I think everybody thinks they believe the supernatural things they do for good reasons. Sometimes stumbling on John's website makes one think a little deeper on that topic and consider if they might be as wrong as all those others whom they are SURE are wrong. Wouldn't you want a Muslim stumbling upon this site to consider that they might be as mistaken as they think the Christians are? Shouldn't every believer in the supernatural be considering this possibility since there is no method for distinguishing a true supernatural claim from a myth? The OTF shouldn't be a problem for a person who is sure their religion is good or true, right?
Shouldn't our level of belief correspond with the level of evidence? The skeptic's level of belief does. The believer in the supernatural does not. "That which is asserted without evidence, can be dismissed without evidence." "Extraordinary claims require extraordinary evidence". The supernatural beliefs you believe in have no more real evidence supporting them than the supernatural beliefs you reject... but you believe them anyhow, because someone convinced you that you are "saved" for believing them-- not because they have a chance in hell of being true. This is the same reason that Muslims belief that Mohummed flew on a horse and that Christians go to hell for worshiping Jesus as a god.
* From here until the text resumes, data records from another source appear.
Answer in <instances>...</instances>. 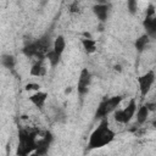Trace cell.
<instances>
[{
    "label": "cell",
    "mask_w": 156,
    "mask_h": 156,
    "mask_svg": "<svg viewBox=\"0 0 156 156\" xmlns=\"http://www.w3.org/2000/svg\"><path fill=\"white\" fill-rule=\"evenodd\" d=\"M24 90L26 91H39L40 85L38 83H28V84L24 85Z\"/></svg>",
    "instance_id": "cell-18"
},
{
    "label": "cell",
    "mask_w": 156,
    "mask_h": 156,
    "mask_svg": "<svg viewBox=\"0 0 156 156\" xmlns=\"http://www.w3.org/2000/svg\"><path fill=\"white\" fill-rule=\"evenodd\" d=\"M108 11H110V5L108 4H105V2H101V4H96L93 6V12L94 15L98 17L99 21L101 22H105L108 17Z\"/></svg>",
    "instance_id": "cell-8"
},
{
    "label": "cell",
    "mask_w": 156,
    "mask_h": 156,
    "mask_svg": "<svg viewBox=\"0 0 156 156\" xmlns=\"http://www.w3.org/2000/svg\"><path fill=\"white\" fill-rule=\"evenodd\" d=\"M136 80H138L140 95H141V98H145L149 94V91L151 90V87L154 85V83L156 80V76H155L154 71H149V72L141 74L140 77H138Z\"/></svg>",
    "instance_id": "cell-4"
},
{
    "label": "cell",
    "mask_w": 156,
    "mask_h": 156,
    "mask_svg": "<svg viewBox=\"0 0 156 156\" xmlns=\"http://www.w3.org/2000/svg\"><path fill=\"white\" fill-rule=\"evenodd\" d=\"M136 113V101L135 99H130L128 105L122 108V115H123V124H127L132 121L134 115Z\"/></svg>",
    "instance_id": "cell-7"
},
{
    "label": "cell",
    "mask_w": 156,
    "mask_h": 156,
    "mask_svg": "<svg viewBox=\"0 0 156 156\" xmlns=\"http://www.w3.org/2000/svg\"><path fill=\"white\" fill-rule=\"evenodd\" d=\"M46 58L49 60V63L52 66V67H56L58 63H60V61H61V56L58 55V54H56L52 49L48 52V55H46Z\"/></svg>",
    "instance_id": "cell-16"
},
{
    "label": "cell",
    "mask_w": 156,
    "mask_h": 156,
    "mask_svg": "<svg viewBox=\"0 0 156 156\" xmlns=\"http://www.w3.org/2000/svg\"><path fill=\"white\" fill-rule=\"evenodd\" d=\"M0 61H1V65H2L5 68H7V69H12V68L15 67V65H16V58H15L12 55H10V54H4V55H1Z\"/></svg>",
    "instance_id": "cell-14"
},
{
    "label": "cell",
    "mask_w": 156,
    "mask_h": 156,
    "mask_svg": "<svg viewBox=\"0 0 156 156\" xmlns=\"http://www.w3.org/2000/svg\"><path fill=\"white\" fill-rule=\"evenodd\" d=\"M121 101H122V96H119V95L111 96L108 99H104L98 106V110L95 112V117L99 118L100 121L104 118H107V116L111 112H115L118 108Z\"/></svg>",
    "instance_id": "cell-3"
},
{
    "label": "cell",
    "mask_w": 156,
    "mask_h": 156,
    "mask_svg": "<svg viewBox=\"0 0 156 156\" xmlns=\"http://www.w3.org/2000/svg\"><path fill=\"white\" fill-rule=\"evenodd\" d=\"M46 99H48V93H46V91H41V90L35 91L34 94L29 95V101H30L34 106H37L38 108H41V107L45 105Z\"/></svg>",
    "instance_id": "cell-9"
},
{
    "label": "cell",
    "mask_w": 156,
    "mask_h": 156,
    "mask_svg": "<svg viewBox=\"0 0 156 156\" xmlns=\"http://www.w3.org/2000/svg\"><path fill=\"white\" fill-rule=\"evenodd\" d=\"M35 134L37 133L28 130H21L18 133V145L16 150L17 156H28L30 152L35 151L37 147Z\"/></svg>",
    "instance_id": "cell-2"
},
{
    "label": "cell",
    "mask_w": 156,
    "mask_h": 156,
    "mask_svg": "<svg viewBox=\"0 0 156 156\" xmlns=\"http://www.w3.org/2000/svg\"><path fill=\"white\" fill-rule=\"evenodd\" d=\"M65 49H66V39H65V37L63 35H57L55 38L54 43H52V50L56 54H58L60 56H62Z\"/></svg>",
    "instance_id": "cell-10"
},
{
    "label": "cell",
    "mask_w": 156,
    "mask_h": 156,
    "mask_svg": "<svg viewBox=\"0 0 156 156\" xmlns=\"http://www.w3.org/2000/svg\"><path fill=\"white\" fill-rule=\"evenodd\" d=\"M82 45L87 54H94L96 51V40L93 38H83Z\"/></svg>",
    "instance_id": "cell-12"
},
{
    "label": "cell",
    "mask_w": 156,
    "mask_h": 156,
    "mask_svg": "<svg viewBox=\"0 0 156 156\" xmlns=\"http://www.w3.org/2000/svg\"><path fill=\"white\" fill-rule=\"evenodd\" d=\"M29 73H30V76H34V77H43L46 73V68L41 62H37L32 66Z\"/></svg>",
    "instance_id": "cell-15"
},
{
    "label": "cell",
    "mask_w": 156,
    "mask_h": 156,
    "mask_svg": "<svg viewBox=\"0 0 156 156\" xmlns=\"http://www.w3.org/2000/svg\"><path fill=\"white\" fill-rule=\"evenodd\" d=\"M149 115H150V110L147 108L146 105L139 106L138 110H136V122H138V124H144L147 121Z\"/></svg>",
    "instance_id": "cell-11"
},
{
    "label": "cell",
    "mask_w": 156,
    "mask_h": 156,
    "mask_svg": "<svg viewBox=\"0 0 156 156\" xmlns=\"http://www.w3.org/2000/svg\"><path fill=\"white\" fill-rule=\"evenodd\" d=\"M71 12H78L79 11V6H78V2H73L72 5H71V10H69Z\"/></svg>",
    "instance_id": "cell-20"
},
{
    "label": "cell",
    "mask_w": 156,
    "mask_h": 156,
    "mask_svg": "<svg viewBox=\"0 0 156 156\" xmlns=\"http://www.w3.org/2000/svg\"><path fill=\"white\" fill-rule=\"evenodd\" d=\"M149 41H150V38H149V35L147 34H141L136 40H135V43H134V45H135V49L139 51V52H141L146 46H147V44H149Z\"/></svg>",
    "instance_id": "cell-13"
},
{
    "label": "cell",
    "mask_w": 156,
    "mask_h": 156,
    "mask_svg": "<svg viewBox=\"0 0 156 156\" xmlns=\"http://www.w3.org/2000/svg\"><path fill=\"white\" fill-rule=\"evenodd\" d=\"M28 156H39V155H38V154H37L35 151H33V152H30V154H29Z\"/></svg>",
    "instance_id": "cell-23"
},
{
    "label": "cell",
    "mask_w": 156,
    "mask_h": 156,
    "mask_svg": "<svg viewBox=\"0 0 156 156\" xmlns=\"http://www.w3.org/2000/svg\"><path fill=\"white\" fill-rule=\"evenodd\" d=\"M115 136H116V133L110 128L107 118H104L100 121L98 127L90 133L88 139V149L89 150L101 149L111 144L115 140Z\"/></svg>",
    "instance_id": "cell-1"
},
{
    "label": "cell",
    "mask_w": 156,
    "mask_h": 156,
    "mask_svg": "<svg viewBox=\"0 0 156 156\" xmlns=\"http://www.w3.org/2000/svg\"><path fill=\"white\" fill-rule=\"evenodd\" d=\"M90 83H91V73L88 68H83L79 73V78H78V83H77V90L80 96H83L88 93Z\"/></svg>",
    "instance_id": "cell-5"
},
{
    "label": "cell",
    "mask_w": 156,
    "mask_h": 156,
    "mask_svg": "<svg viewBox=\"0 0 156 156\" xmlns=\"http://www.w3.org/2000/svg\"><path fill=\"white\" fill-rule=\"evenodd\" d=\"M127 7H128V11L132 15H134L138 11V2L135 0H129V1H127Z\"/></svg>",
    "instance_id": "cell-17"
},
{
    "label": "cell",
    "mask_w": 156,
    "mask_h": 156,
    "mask_svg": "<svg viewBox=\"0 0 156 156\" xmlns=\"http://www.w3.org/2000/svg\"><path fill=\"white\" fill-rule=\"evenodd\" d=\"M143 27L145 29V34H147L149 38L156 39V13L146 16L143 21Z\"/></svg>",
    "instance_id": "cell-6"
},
{
    "label": "cell",
    "mask_w": 156,
    "mask_h": 156,
    "mask_svg": "<svg viewBox=\"0 0 156 156\" xmlns=\"http://www.w3.org/2000/svg\"><path fill=\"white\" fill-rule=\"evenodd\" d=\"M115 69H116V71H118V72H121V71H122L119 65H116V66H115Z\"/></svg>",
    "instance_id": "cell-21"
},
{
    "label": "cell",
    "mask_w": 156,
    "mask_h": 156,
    "mask_svg": "<svg viewBox=\"0 0 156 156\" xmlns=\"http://www.w3.org/2000/svg\"><path fill=\"white\" fill-rule=\"evenodd\" d=\"M145 105L147 106V108L150 110V112H156V101H152V102H146Z\"/></svg>",
    "instance_id": "cell-19"
},
{
    "label": "cell",
    "mask_w": 156,
    "mask_h": 156,
    "mask_svg": "<svg viewBox=\"0 0 156 156\" xmlns=\"http://www.w3.org/2000/svg\"><path fill=\"white\" fill-rule=\"evenodd\" d=\"M71 91H72V88H71V87H68V88L65 90V93H66V94H68V93H71Z\"/></svg>",
    "instance_id": "cell-22"
}]
</instances>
It's a great way to manipulate people into believing in certain kinds of magic-- but it's not a good method for anybody who is interested in the truth. You can tell because the kinds of manipulations you use to try to get others to buy your claims would not work to get you to believe the supernatural claims of others.
The bible is not an authority on anything to an outsider-- it means as little to us as the Quran or Book of Mormon mean to you. Who cares if believers in these things think they contain magical words on how to solve disputes between believers? Clearly the words were never enough to stop holy wars (or the Inquisition). We don't consider any books to be divinely inspired because we don't believe in divine beings. To an outsider, these books seem very human-- not divine in any way shape or form. You rest your whole supernatural belief system on the idea that your holy book is the word of the hypothetical "uncaused first cause" of the universe (who became his own son) and that you know what it means!
Naturally, we scoff.We reject your faith for the same reasons you reject all those other cults, superstitions, conflicting religions, magical beings, fairies, gods of yore, invisible supermen, etc. There isn't enough evidence to accept the magical stuff as anything more than a myth.It seems to me that John's definition of faith is spot on! You are clearly as unlikely to change your mind about your magical beliefs as a Muslim is... or Mormon... or Scientologist... or to understand that to an outsider, your reasons for believing your "woo" is no more convincing than their reasons for believing theirs.
So, naturally, as an outsider to your faith (most of us are former believers) you look as brainwashed to us as they do to you. You all look like you are leaping over probabilities to confirm your respective biases. How do you imagine you are different? You would need to give us the kind of evidence you'd require to take their supernatural beliefs seriously if you wanted us to do the same for yours. And you haven't. No theist has. It's all word games.